Maara's voice startled me out of a daydream. I didn't know what she meant.

"The forest," she said.

It would never have occurred to me to ask myself such a question. The forest cared not a bit whether I was pleased with it or not, but I saw that Maara did care. She waited to hear my answer as a woman waits to hear her guest praise the beauty and the comfort of her home.

"I am humbled by it," I said.

Maara smiled.

We were traveling north and west, or so Maara said. I didn't understand then how she could tell direction when she couldn't see the sky or the horizon. From time to time she would stop and study the gentle rise and fall of the land or the way the leaves turned to take advantage of what light there was. More than once she seemed puzzled, as if she had expected one thing and found another. I didn't let that worry me. I had no doubts that she would find what she was looking for. If she had any doubts herself, she never let me see them.

In the forest it was impossible to know when the sun had set. The gloom deepened slowly, until the light was gone. When Maara disappeared, I thought it was the last of the light playing tricks on my eyes. We had been following a brook upstream, and I had knelt for just a moment to drink. When I stood up, Maara was a dozen yards away, standing still, gazing up into the branches of an oak tree. Then she took a step and vanished.

I cried out and began to run toward the place where I had last seen her. Before I had taken a dozen steps she reappeared, as if her body had distilled itself out of the air. I stopped. At that moment I believed all the tales of enchantment I'd ever heard.

Maara beckoned to me. Cautiously I approached her.

"Look," she said, gesturing at a deep fissure in the trunk of the oak tree.

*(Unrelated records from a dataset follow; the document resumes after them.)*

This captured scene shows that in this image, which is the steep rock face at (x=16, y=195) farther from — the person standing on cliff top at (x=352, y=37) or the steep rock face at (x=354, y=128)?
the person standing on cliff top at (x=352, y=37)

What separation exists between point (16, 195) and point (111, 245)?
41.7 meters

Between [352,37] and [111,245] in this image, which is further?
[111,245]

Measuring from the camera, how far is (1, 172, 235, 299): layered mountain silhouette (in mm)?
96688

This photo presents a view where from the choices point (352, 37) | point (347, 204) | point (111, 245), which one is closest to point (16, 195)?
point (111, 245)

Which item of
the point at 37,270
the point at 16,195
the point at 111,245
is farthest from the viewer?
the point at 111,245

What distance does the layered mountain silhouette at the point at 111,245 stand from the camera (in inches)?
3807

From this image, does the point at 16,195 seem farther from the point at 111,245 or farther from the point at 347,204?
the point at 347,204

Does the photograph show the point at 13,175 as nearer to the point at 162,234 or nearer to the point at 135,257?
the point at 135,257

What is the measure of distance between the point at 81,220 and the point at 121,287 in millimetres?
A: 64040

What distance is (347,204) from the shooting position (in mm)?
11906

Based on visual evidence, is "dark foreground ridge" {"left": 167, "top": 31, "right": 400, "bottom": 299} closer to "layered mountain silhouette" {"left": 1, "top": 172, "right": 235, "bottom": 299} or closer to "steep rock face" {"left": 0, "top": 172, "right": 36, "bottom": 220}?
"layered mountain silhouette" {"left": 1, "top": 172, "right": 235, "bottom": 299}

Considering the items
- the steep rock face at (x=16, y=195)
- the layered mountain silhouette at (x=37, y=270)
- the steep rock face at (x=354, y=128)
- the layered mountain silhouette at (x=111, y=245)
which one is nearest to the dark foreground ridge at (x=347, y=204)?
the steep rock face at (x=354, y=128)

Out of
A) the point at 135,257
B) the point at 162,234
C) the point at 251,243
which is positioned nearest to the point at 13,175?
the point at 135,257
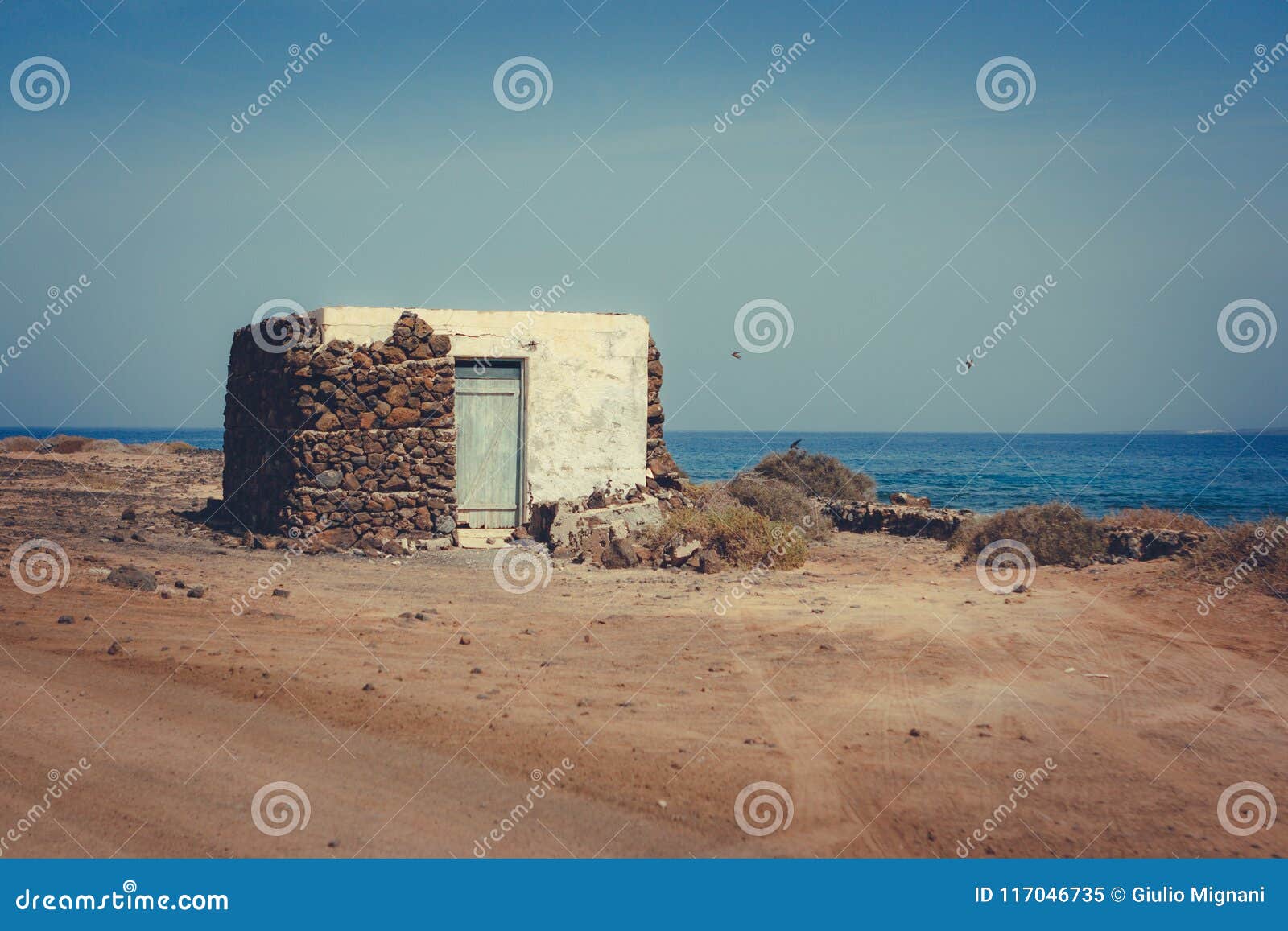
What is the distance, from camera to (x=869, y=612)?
10.3 meters

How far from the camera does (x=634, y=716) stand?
22.1ft

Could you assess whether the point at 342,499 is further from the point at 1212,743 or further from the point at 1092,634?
the point at 1212,743

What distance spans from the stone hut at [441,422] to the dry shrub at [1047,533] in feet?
15.6

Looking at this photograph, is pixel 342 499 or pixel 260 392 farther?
pixel 260 392

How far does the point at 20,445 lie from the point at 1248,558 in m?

I was beginning to recover from my fright, but I didn't understand what she was showing me. Then she stepped into the fissure and was gone. By now it was so dark that I thought she might be lost in shadow. I took a step closer.

"Come on," she said.

Her voice echoed in the air around me like the voice of a disembodied spirit. I had heard tales of portals that opened into another world. Perhaps this fissure in the tree was such a portal. I closed my eyes and stepped into it.

I found myself in deep darkness. After a few moments, I began to see a little. Dim light filtered down from above me, revealing the shape of someone kneeling at my feet. It was Maara. If I had taken another step, I would have fallen over her. She struck a spark that caught tinder and blew it into a tiny flame. Then I saw where we were.

"We're inside the tree," I said.

Maara looked up at me. "Of course. Where did you think we were?"

Although I felt a little foolish, at the same time I felt delight at being in the heart of this ancient oak. It was almost as good as being in another world.

Maara piled up some of the litter that lay on the ground and set it alight.

"Bring some firewood," she said.

When I had a good pile of deadfall stacked outside, I brought an armload in to her. She was mixing batter for oat cakes.

"You knew about this tree," I said.

Maara nodded. "This was my hiding place."

We were sitting side by side, leaning against the smooth, warm wood, our bellies full of the best meal we had enjoyed since we left home. Along with venison, roasted on the coals, we'd had fresh oat cakes with bits of dried fruit in them. Now we were sharing a pot of fragrant tea.

My hunger satisfied, my body warmed, my heart at ease with Maara beside me, I was only half awake, so comfortable that I nearly missed the meaning of what she told me.